Tivemos ainda alguma atenção à obra de André De Toth, ou melhor Tóth Endre, antes de se mudar da Hungria para os Estados Unidos, mas já depois de ter aprendido com Alexander Korda, o compatriota que dominava o cinema em Inglaterra. O festival recuperou precisamente os cinco filmes que realiza num só ano, em 1939, atravessando diversos estilos. No entanto, De Toth não era estranho a Lyon, pois veio por algumas vezes ao Instituto Lumière a convite de Tavernier e Frémaux. Na nossa curta estada, vimos Deux Fille dans la Rue e Six Semaines de bonheur (títulos na tradução francesa).

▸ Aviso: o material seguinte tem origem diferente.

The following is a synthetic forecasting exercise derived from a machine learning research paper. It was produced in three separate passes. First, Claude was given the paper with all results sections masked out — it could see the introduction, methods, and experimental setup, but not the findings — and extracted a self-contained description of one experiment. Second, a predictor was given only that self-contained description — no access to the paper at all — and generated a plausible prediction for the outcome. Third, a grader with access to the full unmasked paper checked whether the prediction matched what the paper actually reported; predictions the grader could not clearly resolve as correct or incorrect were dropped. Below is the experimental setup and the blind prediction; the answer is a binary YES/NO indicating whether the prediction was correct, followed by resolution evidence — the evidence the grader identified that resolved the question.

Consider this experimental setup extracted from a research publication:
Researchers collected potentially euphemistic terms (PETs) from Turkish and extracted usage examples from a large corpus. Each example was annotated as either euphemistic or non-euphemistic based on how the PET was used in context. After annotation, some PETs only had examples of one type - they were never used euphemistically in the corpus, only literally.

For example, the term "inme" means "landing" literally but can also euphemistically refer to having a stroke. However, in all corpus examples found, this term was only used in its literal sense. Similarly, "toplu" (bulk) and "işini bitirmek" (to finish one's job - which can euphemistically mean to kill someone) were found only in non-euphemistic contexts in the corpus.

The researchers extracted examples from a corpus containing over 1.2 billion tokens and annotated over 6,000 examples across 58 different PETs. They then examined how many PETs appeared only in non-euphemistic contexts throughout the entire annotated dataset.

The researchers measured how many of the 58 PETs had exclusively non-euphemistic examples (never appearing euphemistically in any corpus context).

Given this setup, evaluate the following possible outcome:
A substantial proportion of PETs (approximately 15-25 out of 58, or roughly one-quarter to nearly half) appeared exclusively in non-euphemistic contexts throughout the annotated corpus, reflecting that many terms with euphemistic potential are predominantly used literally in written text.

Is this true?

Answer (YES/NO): YES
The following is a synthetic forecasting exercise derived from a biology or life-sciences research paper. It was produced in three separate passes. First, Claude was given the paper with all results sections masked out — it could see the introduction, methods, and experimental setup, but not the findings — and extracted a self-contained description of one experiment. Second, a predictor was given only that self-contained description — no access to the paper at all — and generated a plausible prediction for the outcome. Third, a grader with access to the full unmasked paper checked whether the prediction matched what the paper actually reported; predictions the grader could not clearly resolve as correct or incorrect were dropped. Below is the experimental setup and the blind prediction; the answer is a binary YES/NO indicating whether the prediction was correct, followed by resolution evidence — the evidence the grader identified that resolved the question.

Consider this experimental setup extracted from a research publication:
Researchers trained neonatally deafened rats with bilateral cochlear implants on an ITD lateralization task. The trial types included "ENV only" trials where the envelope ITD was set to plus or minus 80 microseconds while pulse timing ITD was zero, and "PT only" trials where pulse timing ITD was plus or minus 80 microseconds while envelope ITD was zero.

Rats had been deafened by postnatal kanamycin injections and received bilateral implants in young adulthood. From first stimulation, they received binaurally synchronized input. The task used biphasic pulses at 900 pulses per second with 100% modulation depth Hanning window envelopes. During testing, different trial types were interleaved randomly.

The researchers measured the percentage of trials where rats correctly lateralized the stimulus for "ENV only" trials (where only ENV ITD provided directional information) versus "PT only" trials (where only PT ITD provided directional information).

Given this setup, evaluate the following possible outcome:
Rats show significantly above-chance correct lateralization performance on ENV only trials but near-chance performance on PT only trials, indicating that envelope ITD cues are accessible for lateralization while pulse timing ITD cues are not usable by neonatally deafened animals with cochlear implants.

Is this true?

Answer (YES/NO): NO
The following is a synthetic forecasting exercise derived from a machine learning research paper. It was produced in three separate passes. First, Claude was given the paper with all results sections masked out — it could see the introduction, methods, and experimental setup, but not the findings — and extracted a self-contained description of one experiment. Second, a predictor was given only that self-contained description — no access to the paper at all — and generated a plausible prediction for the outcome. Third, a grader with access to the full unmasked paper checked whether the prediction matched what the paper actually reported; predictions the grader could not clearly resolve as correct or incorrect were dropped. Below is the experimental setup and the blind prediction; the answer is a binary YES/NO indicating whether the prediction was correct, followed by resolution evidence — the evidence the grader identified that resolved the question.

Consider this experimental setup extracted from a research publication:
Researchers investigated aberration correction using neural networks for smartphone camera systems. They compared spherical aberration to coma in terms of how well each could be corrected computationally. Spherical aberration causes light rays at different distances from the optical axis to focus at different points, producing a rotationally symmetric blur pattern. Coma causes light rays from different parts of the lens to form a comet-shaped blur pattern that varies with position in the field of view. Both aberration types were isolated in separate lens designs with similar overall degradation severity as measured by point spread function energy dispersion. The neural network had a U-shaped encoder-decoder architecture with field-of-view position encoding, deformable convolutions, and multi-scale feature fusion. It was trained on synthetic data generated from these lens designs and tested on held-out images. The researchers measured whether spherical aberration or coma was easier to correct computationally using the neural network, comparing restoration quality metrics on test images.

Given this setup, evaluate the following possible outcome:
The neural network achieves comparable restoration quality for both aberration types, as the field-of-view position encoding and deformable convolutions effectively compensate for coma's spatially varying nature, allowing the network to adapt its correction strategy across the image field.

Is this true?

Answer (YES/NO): NO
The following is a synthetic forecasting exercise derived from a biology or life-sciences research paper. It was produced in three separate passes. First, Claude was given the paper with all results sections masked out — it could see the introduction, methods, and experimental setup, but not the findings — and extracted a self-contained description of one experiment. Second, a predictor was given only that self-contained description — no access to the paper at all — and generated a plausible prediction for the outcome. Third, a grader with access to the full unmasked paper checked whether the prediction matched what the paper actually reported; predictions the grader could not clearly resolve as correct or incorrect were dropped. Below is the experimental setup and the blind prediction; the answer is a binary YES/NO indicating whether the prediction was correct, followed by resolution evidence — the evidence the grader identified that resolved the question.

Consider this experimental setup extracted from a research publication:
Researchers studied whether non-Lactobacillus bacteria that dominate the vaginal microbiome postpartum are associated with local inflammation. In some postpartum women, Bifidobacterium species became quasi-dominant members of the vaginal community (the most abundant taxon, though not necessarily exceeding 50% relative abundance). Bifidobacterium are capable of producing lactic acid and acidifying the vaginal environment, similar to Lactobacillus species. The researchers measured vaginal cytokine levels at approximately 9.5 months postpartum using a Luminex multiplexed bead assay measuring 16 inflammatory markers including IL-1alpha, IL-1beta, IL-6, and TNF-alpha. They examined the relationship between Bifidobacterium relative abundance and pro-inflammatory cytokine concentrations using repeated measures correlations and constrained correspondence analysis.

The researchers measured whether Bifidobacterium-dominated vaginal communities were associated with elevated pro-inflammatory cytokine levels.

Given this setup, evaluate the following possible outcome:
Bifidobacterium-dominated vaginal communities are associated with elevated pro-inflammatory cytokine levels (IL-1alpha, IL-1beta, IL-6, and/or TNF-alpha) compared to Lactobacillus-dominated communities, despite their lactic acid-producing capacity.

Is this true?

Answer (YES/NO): NO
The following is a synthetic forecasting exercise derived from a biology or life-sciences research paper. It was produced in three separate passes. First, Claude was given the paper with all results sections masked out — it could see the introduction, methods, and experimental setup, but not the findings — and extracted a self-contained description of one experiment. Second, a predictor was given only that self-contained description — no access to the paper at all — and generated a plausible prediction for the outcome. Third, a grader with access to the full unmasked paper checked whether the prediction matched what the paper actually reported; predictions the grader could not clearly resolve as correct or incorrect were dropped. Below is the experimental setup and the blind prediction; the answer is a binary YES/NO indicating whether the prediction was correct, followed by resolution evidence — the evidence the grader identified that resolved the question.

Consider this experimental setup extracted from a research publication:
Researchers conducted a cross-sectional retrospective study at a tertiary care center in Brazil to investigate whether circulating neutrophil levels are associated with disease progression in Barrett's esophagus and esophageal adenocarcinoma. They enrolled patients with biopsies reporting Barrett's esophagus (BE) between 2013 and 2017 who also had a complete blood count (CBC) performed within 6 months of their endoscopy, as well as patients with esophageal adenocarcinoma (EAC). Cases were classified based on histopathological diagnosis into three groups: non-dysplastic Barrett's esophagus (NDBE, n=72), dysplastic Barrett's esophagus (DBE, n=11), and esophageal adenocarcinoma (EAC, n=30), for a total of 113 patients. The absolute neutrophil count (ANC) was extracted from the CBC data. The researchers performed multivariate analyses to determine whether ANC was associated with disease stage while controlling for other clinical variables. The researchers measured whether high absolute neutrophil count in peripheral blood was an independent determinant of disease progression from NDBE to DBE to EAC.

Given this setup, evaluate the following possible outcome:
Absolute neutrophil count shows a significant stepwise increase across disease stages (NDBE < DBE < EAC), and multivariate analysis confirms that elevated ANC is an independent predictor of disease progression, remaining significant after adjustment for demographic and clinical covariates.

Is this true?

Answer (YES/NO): YES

Dans la Nuit, de Charles Vanel (1930)

Para quem fica até dia 24 terá ainda a possibilidade de assistir a alguns eventos marcantes, como a projecção de Dans la Nuit, um filme de Charles Vanel, de 1930, na verdade, aquele que é considerada como o último filme mudo francês, e cuja obra de restauro do Instituto Lumière tem viajado por diversos festivais, como o Imagine Ritrovata, em Bolonha. Poderá agora ser visto na sua terra, em Lyon, com acompanhamento ao vivo pelo órgão de Adam Bernadac. Um outro evento musical irá evocar o ambiente do cinema de Clint Eastwood com acompanhamento do quinteto de jazz do seu filho Kyle Eastwood e a Orquestra Nacional de Lyon, interpretando temas de filme de Clint Eastwood, assinados por Ennio Morricone, Kyle Eastwood, John Williams, entre outros. Por fim, um dos grandes eventos deste ano: o filme concerto do centenário de Nosferatu, de Wilhem Murnau, dirigido por Timothy Brock, na Ópera de Lyon.